Records for processing:
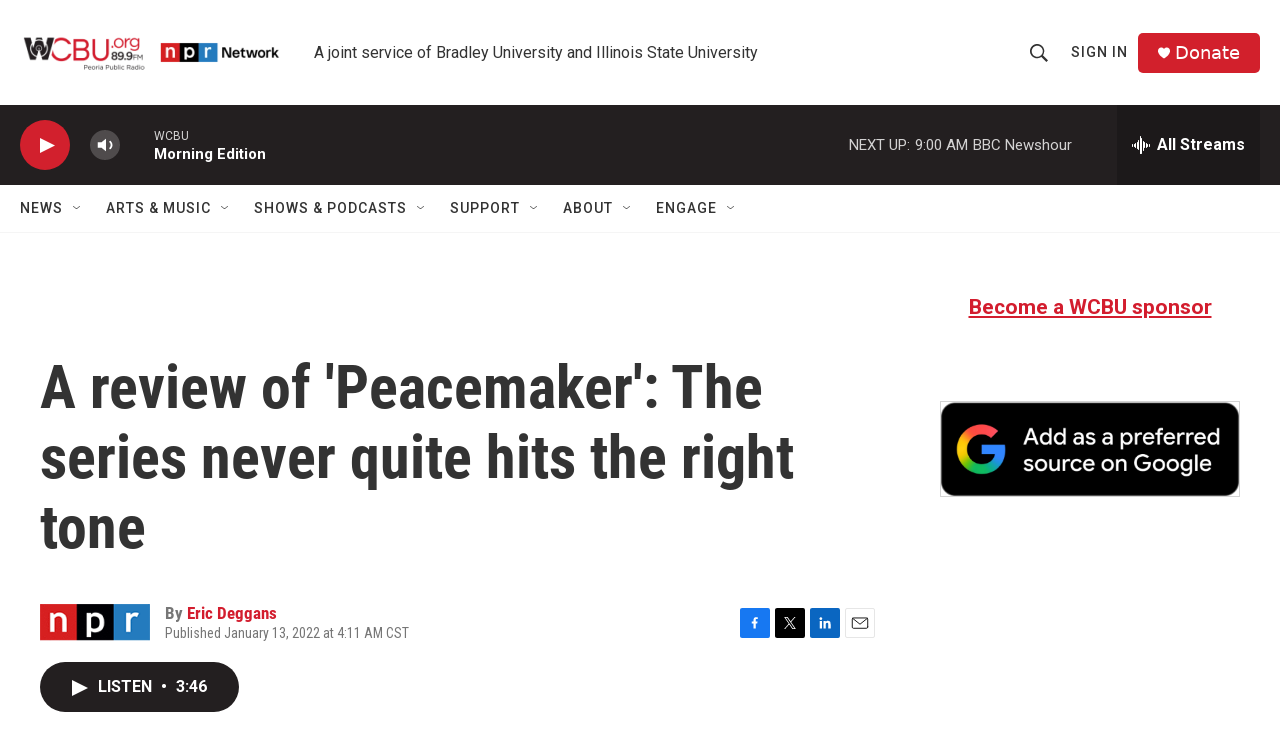

--- FILE ---
content_type: text/html; charset=utf-8
request_url: https://www.google.com/recaptcha/api2/aframe
body_size: 265
content:
<!DOCTYPE HTML><html><head><meta http-equiv="content-type" content="text/html; charset=UTF-8"></head><body><script nonce="ztdEHehCNgj_cNTkiei-PA">/** Anti-fraud and anti-abuse applications only. See google.com/recaptcha */ try{var clients={'sodar':'https://pagead2.googlesyndication.com/pagead/sodar?'};window.addEventListener("message",function(a){try{if(a.source===window.parent){var b=JSON.parse(a.data);var c=clients[b['id']];if(c){var d=document.createElement('img');d.src=c+b['params']+'&rc='+(localStorage.getItem("rc::a")?sessionStorage.getItem("rc::b"):"");window.document.body.appendChild(d);sessionStorage.setItem("rc::e",parseInt(sessionStorage.getItem("rc::e")||0)+1);localStorage.setItem("rc::h",'1768558172314');}}}catch(b){}});window.parent.postMessage("_grecaptcha_ready", "*");}catch(b){}</script></body></html>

Requirement:
Each line in the data that holds the word "google" must be copied.

Response to the exercise:
request_url: https://www.google.com/recaptcha/api2/aframe
<!DOCTYPE HTML><html><head><meta http-equiv="content-type" content="text/html; charset=UTF-8"></head><body><script nonce="ztdEHehCNgj_cNTkiei-PA">/** Anti-fraud and anti-abuse applications only. See google.com/recaptcha */ try{var clients={'sodar':'https://pagead2.googlesyndication.com/pagead/sodar?'};window.addEventListener("message",function(a){try{if(a.source===window.parent){var b=JSON.parse(a.data);var c=clients[b['id']];if(c){var d=document.createElement('img');d.src=c+b['params']+'&rc='+(localStorage.getItem("rc::a")?sessionStorage.getItem("rc::b"):"");window.document.body.appendChild(d);sessionStorage.setItem("rc::e",parseInt(sessionStorage.getItem("rc::e")||0)+1);localStorage.setItem("rc::h",'1768558172314');}}}catch(b){}});window.parent.postMessage("_grecaptcha_ready", "*");}catch(b){}</script></body></html>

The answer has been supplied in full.